__Problem__
An exact copy of every record, with no pictures, please.

----------------------------------------

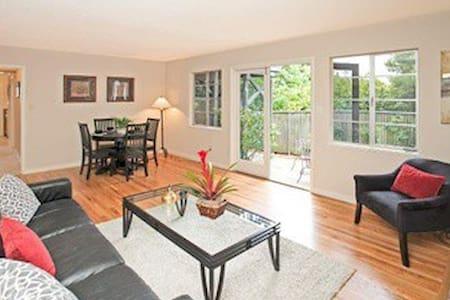 Safe, Walkable, Private Garden Apartment - Wohnung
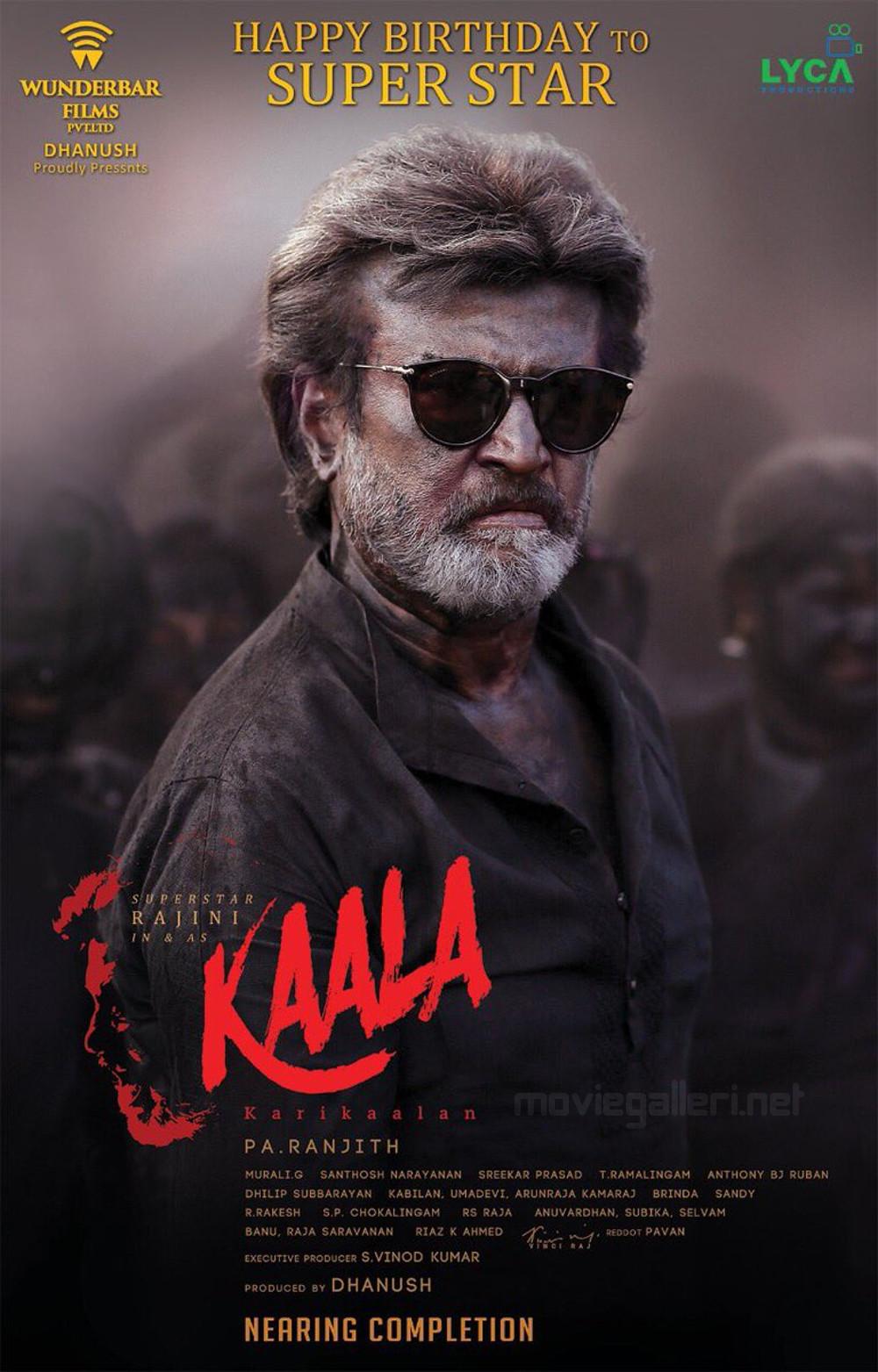 Actor Rajini Kaala Second Look Poster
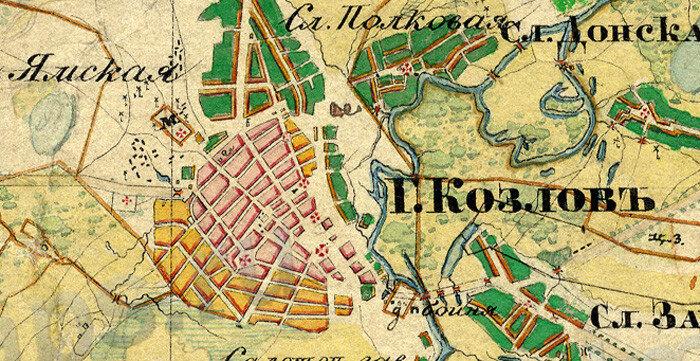 План города Козлова. 1851-1852. Фрагмент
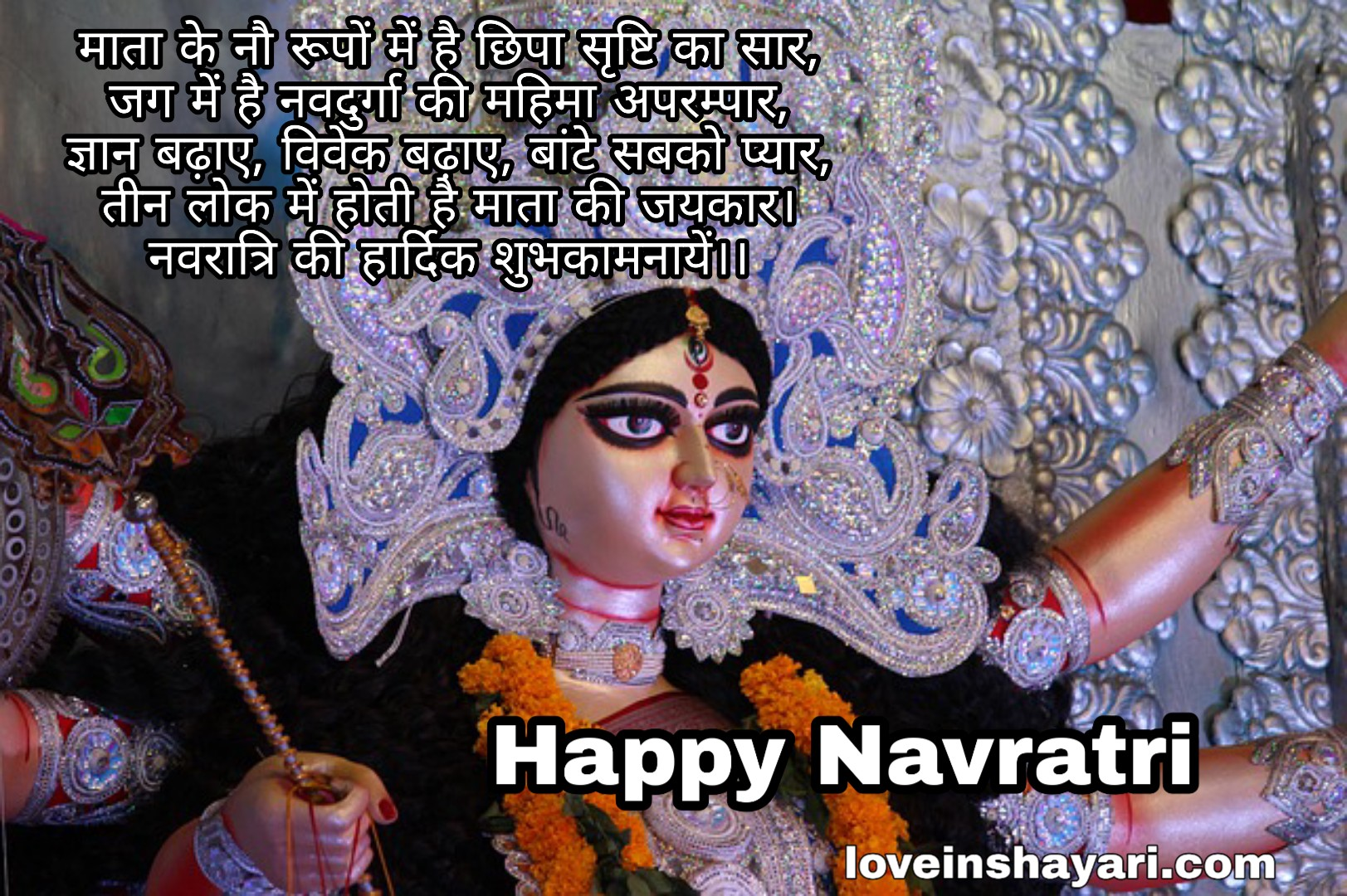 Happy Navratri status whatsapp status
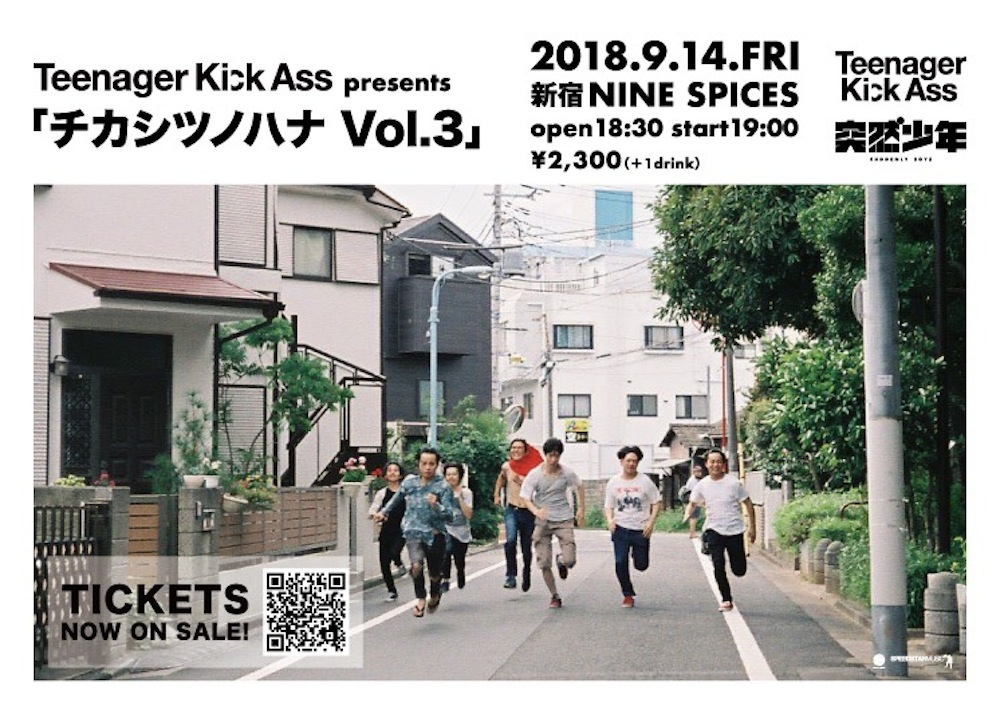 Teenager Kick Ass presents「チカシツノハナ」2 MAN SHOW -NINE SPICES 11th ANNIVERSARY-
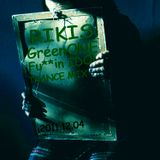 Rikis - GreenONE(Fu**ing IDOL MIX, TRANCE 2011-12-04)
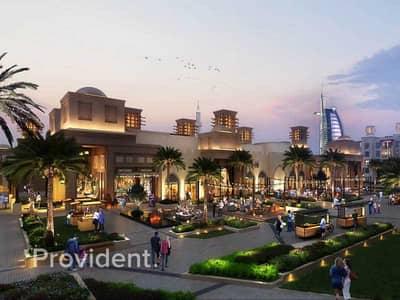 شقة 2 غرفة نوم للبيع في أم سقیم، دبي - Huge Private Terrace   Pool view
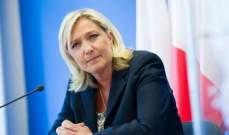 لوبان: اليورو يعتبر عبئا على اقتصاد فرنسا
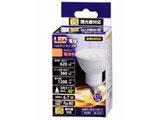LED電球 (ハロゲン電球形・全光束620lm/電球色相当・口金E11) LDR7LWE11/D 11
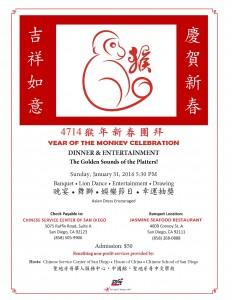 1-31-16 CNY flyer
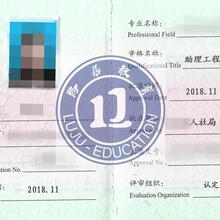 2019年人社局助工价格优惠河北省邢台市申报进行中图片
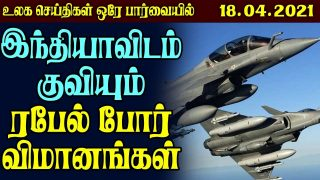 World News in Tamil | Tamil world news Today – 18.4.2021 | Tamil news Today World News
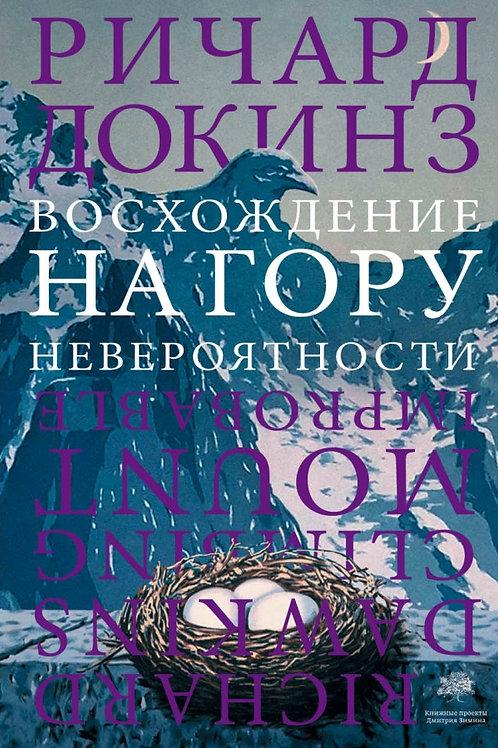 Ричард Докинз «Восхождение на гору Невероятности»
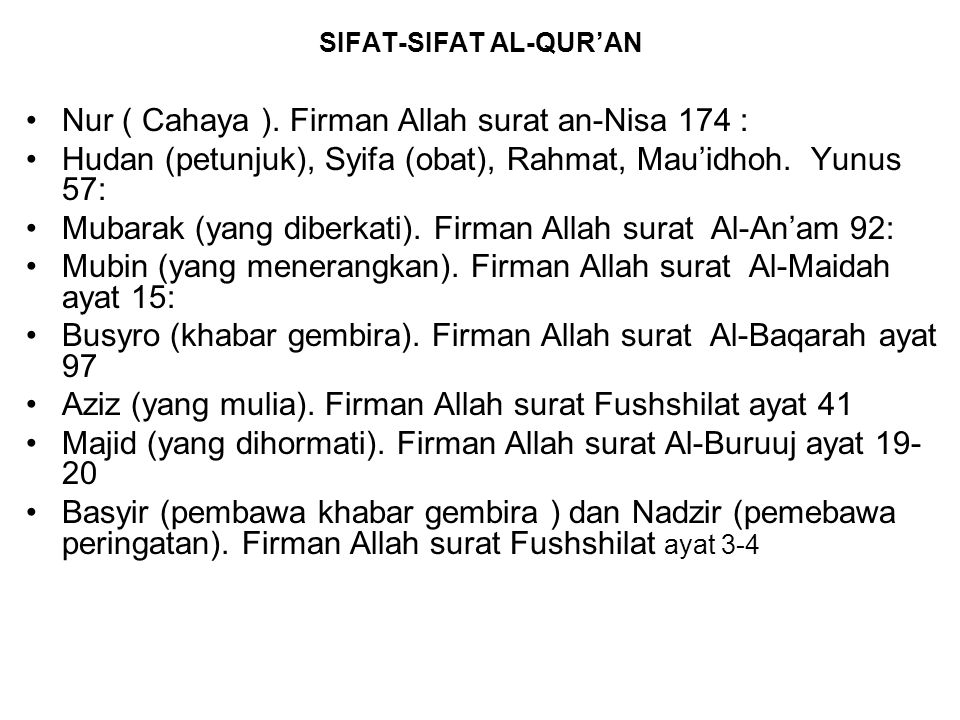 SIFAT-SIFAT AL-QUR'AN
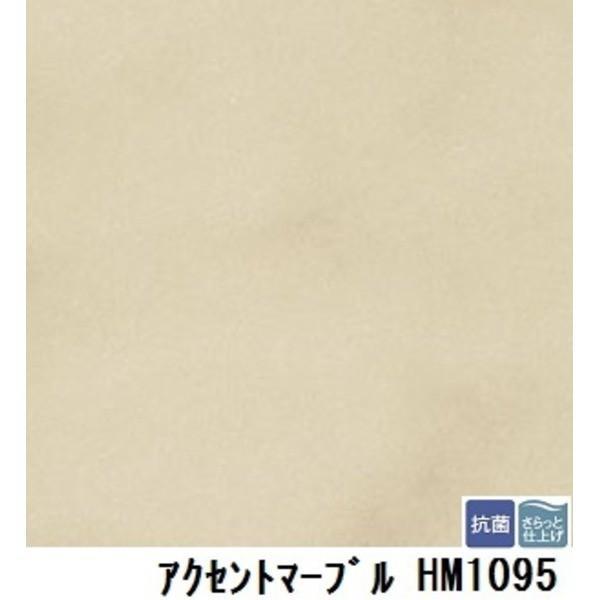 送料無料 送料無料 サンゲツ 住宅用クッションフロア アクセントマーブル 品番HM-1095 サイズ 182cm巾×3m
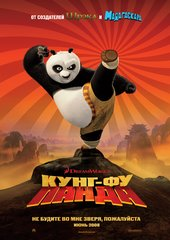 «Кунг-фу Панда»(Kung Fu Panda)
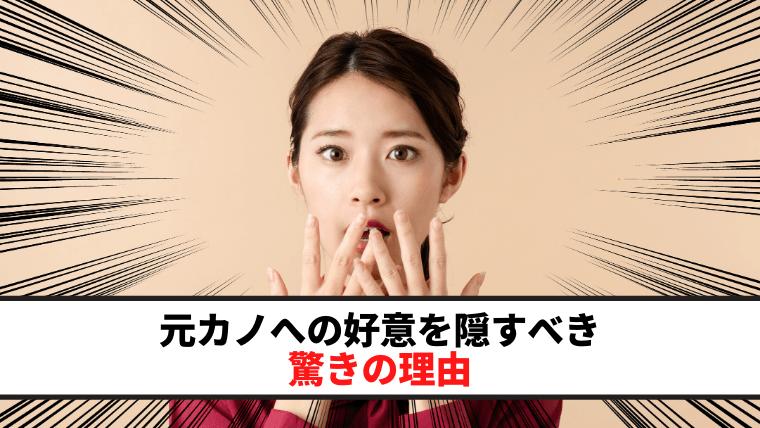 元カノへの好意を隠すべき驚きの理由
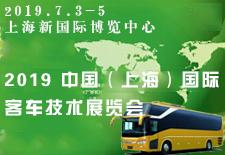 2019 中国(上海)国际客车技术展览会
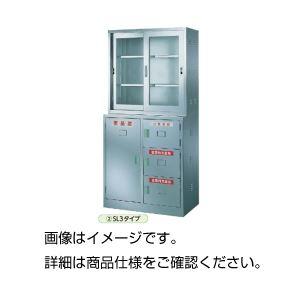 【送料無料】ステンレス薬品庫 SL3K(上・下段セット)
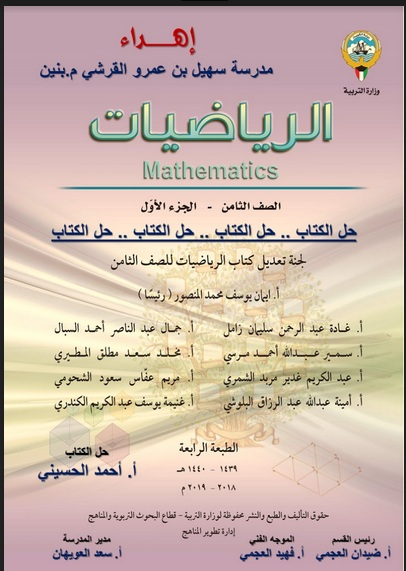 حل كتاب الرياضيات الصف الثامن كفايات
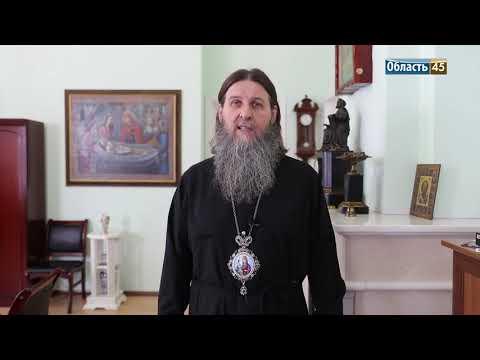 Митрополит Даниил о Петровском посте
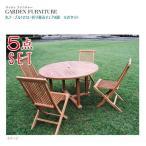 ガーデンファニチャー 丸テーブル1212&折り畳みチェア 5点セット 戸建て お庭 ファニチャーセット おしゃれ テーブル チェア オンリーワン  送料無料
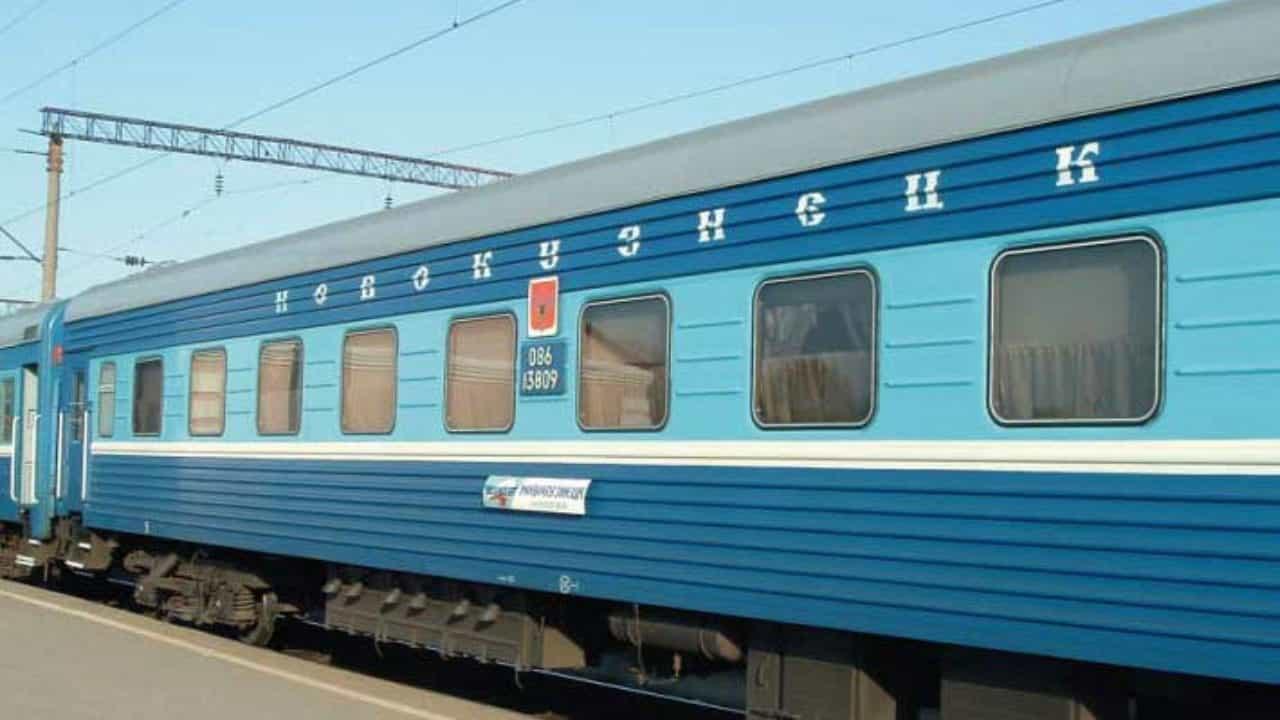 Фирменный поезд Новокузнецк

----------------------------------------

__Solution to the exercise__
 Safe, Walkable, Private Garden Apartment - Wohnung
 Actor Rajini Kaala Second Look Poster
 План города Козлова. 1851-1852. Фрагмент
 Happy Navratri status whatsapp status
 Teenager Kick Ass presents「チカシツノハナ」2 MAN SHOW -NINE SPICES 11th ANNIVERSARY-
 Rikis - GreenONE(Fu**ing IDOL MIX, TRANCE 2011-12-04)
 شقة 2 غرفة نوم للبيع في أم سقیم، دبي - Huge Private Terrace   Pool view
 لوبان: اليورو يعتبر عبئا على اقتصاد فرنسا
LED電球 (ハロゲン電球形・全光束620lm/電球色相当・口金E11) LDR7LWE11/D 11
 1-31-16 CNY flyer
 2019年人社局助工价格优惠河北省邢台市申报进行中图片
 World News in Tamil | Tamil world news Today – 18.4.2021 | Tamil news Today World News
 Ричард Докинз «Восхождение на гору Невероятности»
 SIFAT-SIFAT AL-QUR'AN
 送料無料 送料無料 サンゲツ 住宅用クッションフロア アクセントマーブル 品番HM-1095 サイズ 182cm巾×3m
 «Кунг-фу Панда»(Kung Fu Panda)
 元カノへの好意を隠すべき驚きの理由
 2019 中国(上海)国际客车技术展览会
 【送料無料】ステンレス薬品庫 SL3K(上・下段セット)
 حل كتاب الرياضيات الصف الثامن كفايات
 Митрополит Даниил о Петровском посте
 ガーデンファニチャー 丸テーブル1212&折り畳みチェア 5点セット 戸建て お庭 ファニチャーセット おしゃれ テーブル チェア オンリーワン  送料無料
 Фирменный поезд Новокузнецк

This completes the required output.